The respective components of the main board 501 are connected to each other via a system bus 518 managed by the CPU 502. The WLAN unit 517 is connected to the system bus 518 of the main board 501 via a bus cable 516. Therefore, under the control of the CPU 502, data generated or stored by the respective components of the main board 501 are transmitted via the WLAN unit 517, and data received by the WLAN unit 517 are transferred to the respective components of the main board 501.

Note that the mobile communication apparatus 200 can have functions of a general smartphone such as a communication function for cellular communication.

FIG. 6 shows an example of the arrangement of the MFP 300. The MFP 300 includes, in one example, a main board 601 for performing main control of the apparatus itself and a WLAN unit 616 for performing communication by a wireless LAN, and a modem 619 for wired communication. Note that the MFP 300 may have an USB (Universal Serial Bus) interface and may be formed so as to be connectable to an external apparatus such as a PC or the like via the USB interface.

In the main board 601, a CPU (Central Processing Unit) 602 is a system control unit, and controls the overall operation of the MFP 300. The following processing by the MFP 300 is executed, for example, under the control of the CPU 602. Note that the MFP 300 can use an application-specific integrated circuit (ASIC), a field programmable gate array (FPGA), or the like to implement at least some of the functions.

A ROM 603 stores control programs to be executed by the CPU 602, an embedded operating system (OS) program, and the like. In this embodiment, the respective control programs stored in the ROM 603 perform software control such as scheduling and task switching under the management of the embedded OS stored in the ROM 603. A RAM 604 is implemented by an SRAM (Static RAM) or the like, stores data such as program control variables, and stores data such as setting values registered by the user and management data of the MFP 300. The RAM 604 is provided with various work buffer areas. A nonvolatile memory 605 is formed from a memory such as a flash memory and continues to store data even when the power of the MFP 300 is turned off. An image memory 606 is implemented by a DRAM (Dynamic RAM) or the like and stores image data received via the WLAN unit 616 and image data processed by an encoding/decoding processing unit 611. Also, similarly to the memory structure of the mobile communication apparatus 200, the memory structure of the MFP 300 is not limited to the above-described structure.

A scan control unit 607 controls a scanning unit 609 (for example, a CIS (contact type image sensor)) to optically scan a document placed on the document table 301 of FIG. 3, and an image signal generated by converting the scanned document into electrical image data is output. At this time, the scan control unit 607 may perform various kinds of image processing such as binarization processing and halftone processing on the image data and output the resultant image data. A data conversion unit 608 executes an analysis of data of various formats, conversion from image data into print data, and the like. A FAX control unit 617 transmits, for example, image data scanned by the scanning unit 609, receives FAX data received from an external apparatus, and performs control to reconstruct an image from the received data. The FAX control unit 617 can, for example, transmit/receive FAX data to/from the external apparatus via the modem 619.

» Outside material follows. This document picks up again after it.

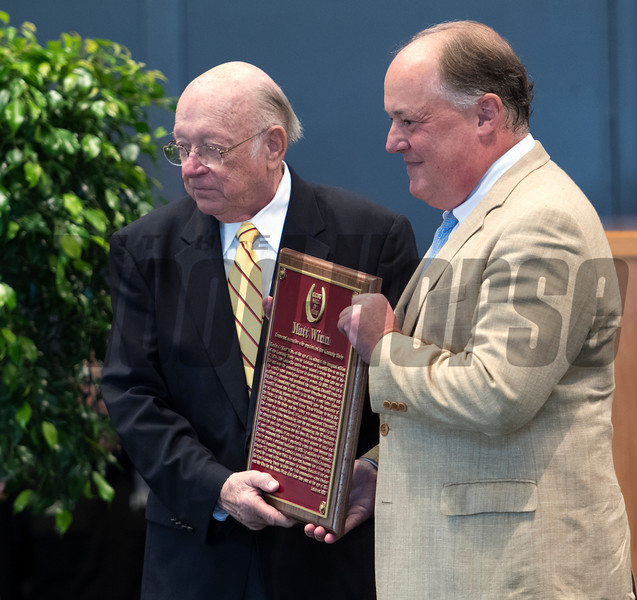 Richard Herrmann, great-grandson of Matt Winn receives the Hall of Fame plaque from Edward Bowen at the National Museum of Racing and Hall of Fame induction ceremony held Aug. 4, 2017 at the Fasig Tipton auditorium in Saratoga Springs, N.Y. <br /> Photo by Skip Dickstein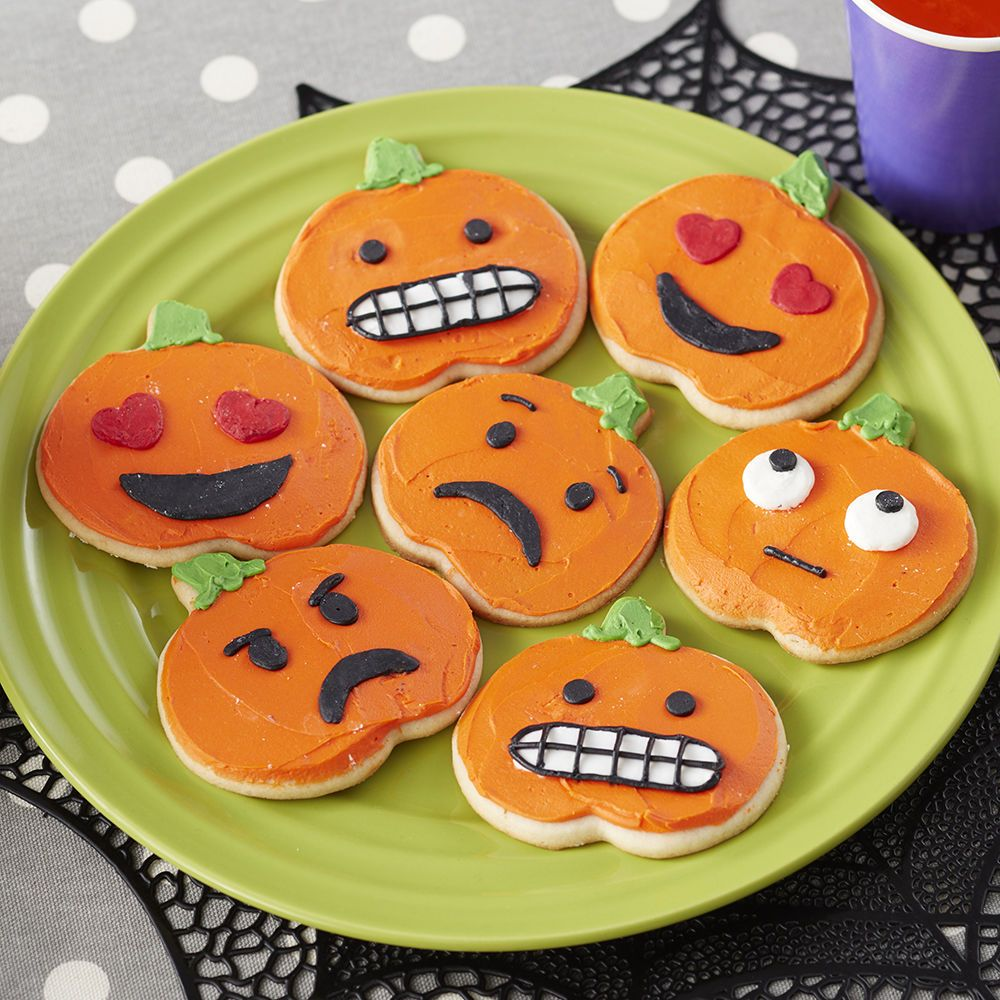 Forget carving pumpkins this year, with these Pumpkin Emoji Cookies - Halloween Decorated Cookies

An operation display unit 610 generates a signal representing a user operation accepted via the operation display unit 305 of FIG. 3 and controls the information to be displayed on the operation display unit 305. The operation display unit 610 displays, for example, the screen of FIG. 4A in the initial state, displays a screen as that of FIG. 4B in response to accepting predetermined processing by the user, or can transmit a signal instructing the execution of the predetermined processing to each processing unit in the main board. The encoding/decoding processing unit 611 executes encoding processing and decoding processing and enlargement/reduction processing of image data (JPEG, PNG, or the like) handled by the MFP 300.

A paper feed unit 613 holds paper sheets and supplies paper sheets for printing under the control of a print control unit 614. As the paper feed unit 613, a plurality of paper feed units can be prepared so as to hold a plurality of types of paper sheets in one apparatus. In this case, the print control unit 614 can perform control to select a paper feed unit to be used to supply paper sheets. The print control unit 614 performs various kinds of image processing such as smoothing processing, print density correction processing, and color correction to the print target image data and outputs the processed image data to a printing unit 612. The printing unit 612 can be a circuit and a mechanism functioning as an inkjet printer which prints an image by discharging, from a printhead, ink supplied from an ink tank. The print control unit 614 can also periodically read out the information of the printing unit 612 and perform control to update the information stored in the RAM 604. For example, the print control unit 614 can update status information, such as the remaining amount in an ink tank and the state of the printhead, which are stored in the RAM 604.

A NW (network) subsystem 620 is a subsystem in charge of controlling the input/output related to network communication in order to reduce the control load of the CPU (Central Processing Unit) 602. A control code to be executed by a NW sub-CPU 621 is stored in a part of the RAM 604, and this control code is DMA-transferred from the RAM 604 to a RAM 622 in the subsystem 620 in a boot sequence of the CPU 602. The control code is executed by the NW sub-CPU 621 after the NW sub-CPU 621 is reset. As result, input/output control related to network communication is executed. The respective modules (the NW sub-CPU 621, the RAM 622, and a UHOST module 623) in the NW subsystem are connected to each other via a local bus 624 separate from a system bus 625 of the main board 601. The NW subsystem 620 is capable of performing network control that has minimal influence on other modules in the main board 601 by taking on, among the functions related to network communications, particularly, functions of a layer near the hardware layer.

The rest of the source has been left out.